Extract
==============================

Leadbelly also got caught up in a power struggle at Paramount. Before the movie could be released, the studio fired Frank Yablans, the exec who had hired Parks for the film, replacing him with Barry Diller. “There was no way I could protect it,” says Yablans. The film was well-received by critics and took the top prize at the Dallas Film Festival, but lackluster marketing and limited release from Paramount meant few people saw it. Parks believed Diller didn’t want the movie Yablans describes as a “favorite property” to be a hit. Parks was furious with Diller. “The unpleasant situation that developed between Paramount and myself,” as he described it, so soured him on Hollywood that he left, returning to New York.

‘Spike Lee, who came on the scene in the mid-’80s with a new kind of black storytelling focused on the complexities of race in a changing, integrated America, sees himself as a successor to Parks. Lee describes their connection as “a continuation. From Oscar Micheaux, Melvin Van Peebles, Ossie Davis, Michael Schultz, to myself and Robert Townsend, who brought about the so-called new wave, then John Singleton came up behind that and now you have newer cats. So it’s a lineage.”

‘Schultz agrees: “Without Gordon I don’t think there would have been a Melvin and without Melvin there wouldn’t have been a Michael Schultz and without Michael Schultz there wouldn’t have been a Spike Lee.”

==============================

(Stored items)
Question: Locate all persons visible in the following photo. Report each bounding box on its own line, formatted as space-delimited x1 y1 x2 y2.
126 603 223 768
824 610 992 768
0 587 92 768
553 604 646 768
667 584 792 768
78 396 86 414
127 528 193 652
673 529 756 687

==============================

Prompt 1
Apart from himself, which filmmakers does Spike Lee name in his quote about lineage in the excerpt about Parks?
Prompt 2
Shift every bounding-box coordinate in the entries' answers up by 53, then write out all the entries again with their requests included.

Full response 1
Oscar Micheaux, Melvin Van Peebles, Ossie Davis, Michael Schultz, Robert Townsend, John Singleton

Full response 2
Question: Locate all persons visible in the following photo. Report each bounding box on its own line, formatted as space-delimited x1 y1 x2 y2.
179 656 276 821
877 663 1045 821
53 640 145 821
606 657 699 821
720 637 845 821
131 449 139 467
180 581 246 705
726 582 809 740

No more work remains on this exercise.